Hi:
Ron Wrote:
I don't understand exactly what you're trying to ask here, but I'm going
to try to answer it anyway. You need to call a method of the
Application class, ClientIdentify. If you do not call that, Window-Eyes
has no idea who you are or what client information to provide to you, so
until you do call that, the Application.ClientInformation property is
undefined.
Ron, here is the code where I called the ClientIdentify Method as i detailed
in my prior posts.
WEApp.ClientIdentify( MyIntId )
What other call to this method do I need to do?
By the way, I use the Virtual Earth API if you are interested in Mapping.
Rick USA
----- Original Message -----
From: "Ron Parker" <r...@gwmicro.com>
To: <gw-scripting@gwmicro.com>
Sent: Friday, March 13, 2009 9:32 AM
Subject: Re: Seeking help with VB.NET program
Ricks Place wrote:
Hi Ron: Why would I need to call anything other than the Application
Class if that is a property defined under that class?
I don't understand exactly what you're trying to ask here, but I'm going
to try to answer it anyway. You need to call a method of the Application
class, ClientIdentify. If you do not call that, Window-Eyes has no idea
who you are or what client information to provide to you, so until you do
call that, the Application.ClientInformation property is undefined.
It was decided that trying to access the ClientInformation property when
it was undefined was an indication that there was something fundamentally
wrong with your code, or at the very least with the way your code was
being used, so it should throw an immediate runtime error rather than
return Nothing and have the resulting error wait to appear later.
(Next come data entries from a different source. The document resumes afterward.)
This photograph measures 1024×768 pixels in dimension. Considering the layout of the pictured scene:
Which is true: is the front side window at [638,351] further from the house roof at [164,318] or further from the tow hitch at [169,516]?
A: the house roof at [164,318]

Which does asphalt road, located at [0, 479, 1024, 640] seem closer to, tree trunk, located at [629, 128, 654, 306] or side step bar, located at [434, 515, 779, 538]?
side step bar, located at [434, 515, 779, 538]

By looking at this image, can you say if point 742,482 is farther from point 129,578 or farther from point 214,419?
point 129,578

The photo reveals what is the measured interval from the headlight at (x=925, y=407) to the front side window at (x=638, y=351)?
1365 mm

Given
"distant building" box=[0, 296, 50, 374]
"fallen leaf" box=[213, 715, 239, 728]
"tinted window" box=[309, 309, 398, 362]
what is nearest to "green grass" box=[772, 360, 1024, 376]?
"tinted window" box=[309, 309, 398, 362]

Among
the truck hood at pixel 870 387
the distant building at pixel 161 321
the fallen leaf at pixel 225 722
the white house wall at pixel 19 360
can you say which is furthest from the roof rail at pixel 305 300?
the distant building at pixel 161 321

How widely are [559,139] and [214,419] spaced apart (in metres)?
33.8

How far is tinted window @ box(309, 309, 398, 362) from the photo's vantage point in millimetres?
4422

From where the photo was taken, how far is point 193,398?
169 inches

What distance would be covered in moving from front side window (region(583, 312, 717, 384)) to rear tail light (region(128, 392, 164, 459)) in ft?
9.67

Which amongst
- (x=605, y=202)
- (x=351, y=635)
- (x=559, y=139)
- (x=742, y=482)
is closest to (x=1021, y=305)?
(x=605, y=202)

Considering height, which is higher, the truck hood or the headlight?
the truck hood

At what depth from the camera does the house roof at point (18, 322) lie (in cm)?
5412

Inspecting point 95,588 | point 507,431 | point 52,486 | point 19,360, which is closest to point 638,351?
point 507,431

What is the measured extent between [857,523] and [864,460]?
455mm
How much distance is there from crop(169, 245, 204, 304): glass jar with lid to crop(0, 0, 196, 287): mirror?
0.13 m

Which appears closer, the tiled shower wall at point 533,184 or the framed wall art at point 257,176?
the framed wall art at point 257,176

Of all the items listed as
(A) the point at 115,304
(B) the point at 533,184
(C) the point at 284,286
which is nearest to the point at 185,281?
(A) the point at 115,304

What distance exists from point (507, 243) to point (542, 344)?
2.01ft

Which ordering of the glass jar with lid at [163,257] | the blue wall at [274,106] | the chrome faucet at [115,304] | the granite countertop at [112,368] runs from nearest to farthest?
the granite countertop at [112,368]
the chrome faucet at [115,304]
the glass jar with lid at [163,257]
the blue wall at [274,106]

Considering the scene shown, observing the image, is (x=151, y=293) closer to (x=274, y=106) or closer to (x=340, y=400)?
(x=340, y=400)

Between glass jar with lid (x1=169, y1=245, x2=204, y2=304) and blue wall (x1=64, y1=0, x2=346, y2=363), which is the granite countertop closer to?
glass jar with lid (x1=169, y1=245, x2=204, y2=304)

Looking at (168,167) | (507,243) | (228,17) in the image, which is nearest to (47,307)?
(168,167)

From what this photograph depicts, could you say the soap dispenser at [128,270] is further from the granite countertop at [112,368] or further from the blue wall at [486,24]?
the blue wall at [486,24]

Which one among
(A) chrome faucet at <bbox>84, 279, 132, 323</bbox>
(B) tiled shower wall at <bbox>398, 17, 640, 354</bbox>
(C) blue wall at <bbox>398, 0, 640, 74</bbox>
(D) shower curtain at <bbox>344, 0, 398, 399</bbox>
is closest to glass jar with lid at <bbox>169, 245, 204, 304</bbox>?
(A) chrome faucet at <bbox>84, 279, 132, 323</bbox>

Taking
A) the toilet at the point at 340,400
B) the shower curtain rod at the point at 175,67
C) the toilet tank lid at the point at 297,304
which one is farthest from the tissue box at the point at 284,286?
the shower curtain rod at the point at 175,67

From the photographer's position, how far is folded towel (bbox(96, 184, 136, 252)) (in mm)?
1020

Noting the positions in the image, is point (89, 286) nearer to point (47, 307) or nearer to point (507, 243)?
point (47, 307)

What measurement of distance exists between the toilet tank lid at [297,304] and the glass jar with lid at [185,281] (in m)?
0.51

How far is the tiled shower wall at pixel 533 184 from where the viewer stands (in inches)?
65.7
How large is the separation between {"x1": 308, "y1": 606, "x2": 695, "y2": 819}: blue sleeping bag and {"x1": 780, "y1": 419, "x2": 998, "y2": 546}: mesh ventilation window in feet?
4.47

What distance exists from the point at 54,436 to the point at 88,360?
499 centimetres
Also, That is wierd programming. The Getter and Setter, or Letter, as the
case may be if you are using them correctly, should be in the class where
the Property is defined and that class and property should include the
requsit validation on that property prior to sending it out. A default
value would do this.
Properties aren't always just simple storage locations. Sometimes they
refer to aspects of the physical world. Sometimes they refer to derived
information.
For example, consider the case of a GPS navigation object. It has exactly
one thing stored in memory: where you're going. But it doesn't make sense
for the destination location to be the only property of the object; it'd
be pretty useless if it couldn't tell you where you are, which direction
you're facing, and which direction you should go to reach your
destination. Those are all properties of the nagivation state, even
though you didn't directly set them. The first two get changed by actions
that take place entirely outside the nagivation system, when you walk or
drive around. The last one also changes as you walk or drive around, but
it's derived from the other properties and - this is the part that's
particularly relevant here - it's impossible to tell you which direction
you need to go if you haven't yet told the system where you're going. So
changing one property affects the values of another property that you
can't otherwise change directly.
In this case, ClientInformation is derived information, and it's
information that can't be derived until your script identifies itself to
Window-Eyes.
As it now stands you require a user to access the methods and properties
of classes you define as Private.
We don't define them as private. That's part of the COM Interop thingy.
COM Automation itself doesn't even have the concepts of public or private.
We simply define them as not creatable, because they're not.